____ Data excerpts

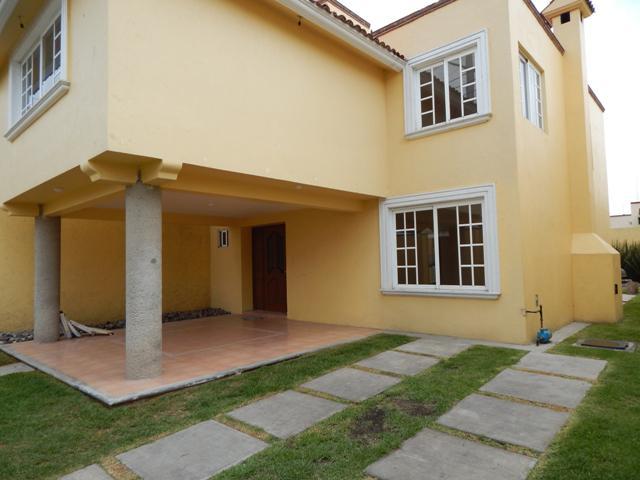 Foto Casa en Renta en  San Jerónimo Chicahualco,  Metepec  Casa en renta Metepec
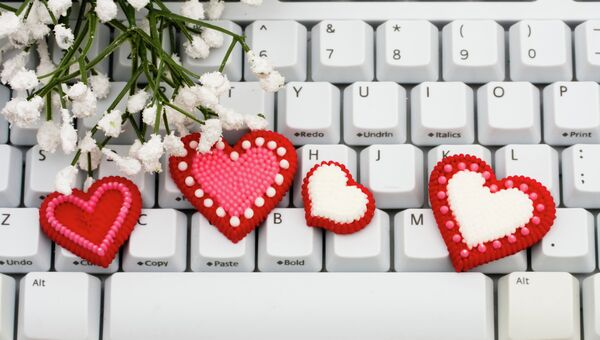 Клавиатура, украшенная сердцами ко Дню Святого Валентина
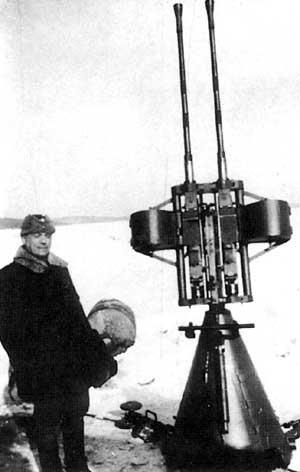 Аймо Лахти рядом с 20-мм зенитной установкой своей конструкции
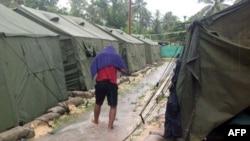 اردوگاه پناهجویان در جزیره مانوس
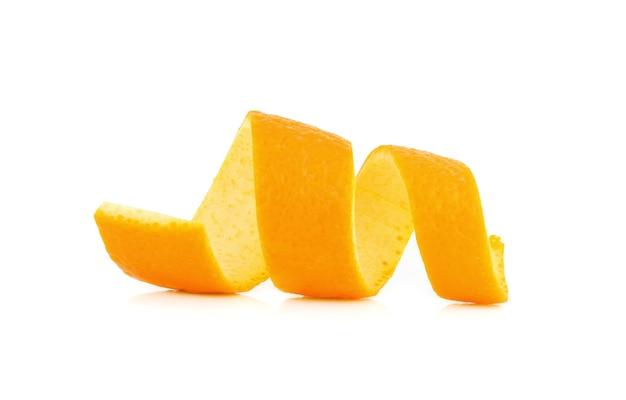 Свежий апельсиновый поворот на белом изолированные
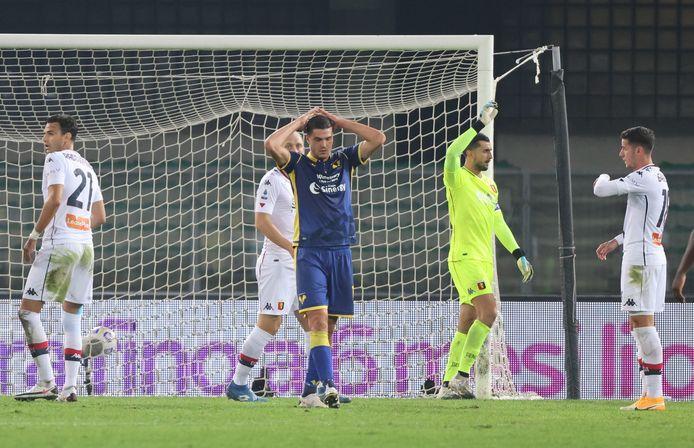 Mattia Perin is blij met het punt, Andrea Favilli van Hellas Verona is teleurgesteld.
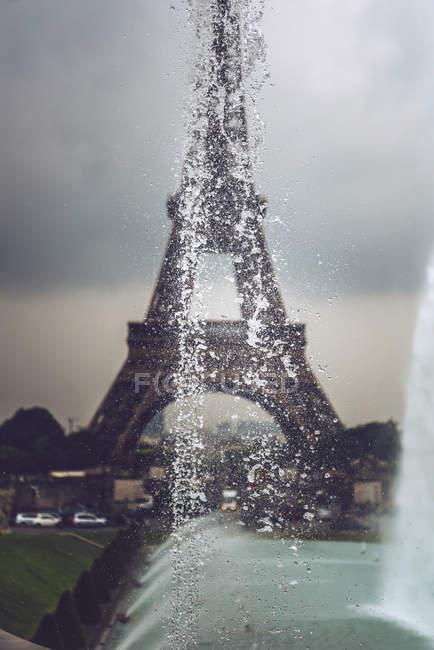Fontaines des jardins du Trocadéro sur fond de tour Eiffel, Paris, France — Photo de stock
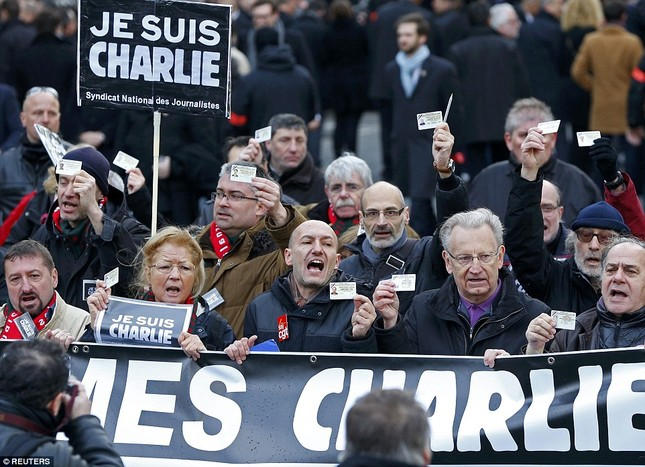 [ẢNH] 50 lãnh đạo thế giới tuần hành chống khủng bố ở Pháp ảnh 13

________

Assignment >> Start with the line holding "اردوگاه پناهجویان در جزیره مانوس" and repeat exactly every line through the final line of the records above, but no pictures and nothing more.

Task answer >>
 اردوگاه پناهجویان در جزیره مانوس
 Свежий апельсиновый поворот на белом изолированные
 Mattia Perin is blij met het punt, Andrea Favilli van Hellas Verona is teleurgesteld.
Fontaines des jardins du Trocadéro sur fond de tour Eiffel, Paris, France — Photo de stock
 [ẢNH] 50 lãnh đạo thế giới tuần hành chống khủng bố ở Pháp ảnh 13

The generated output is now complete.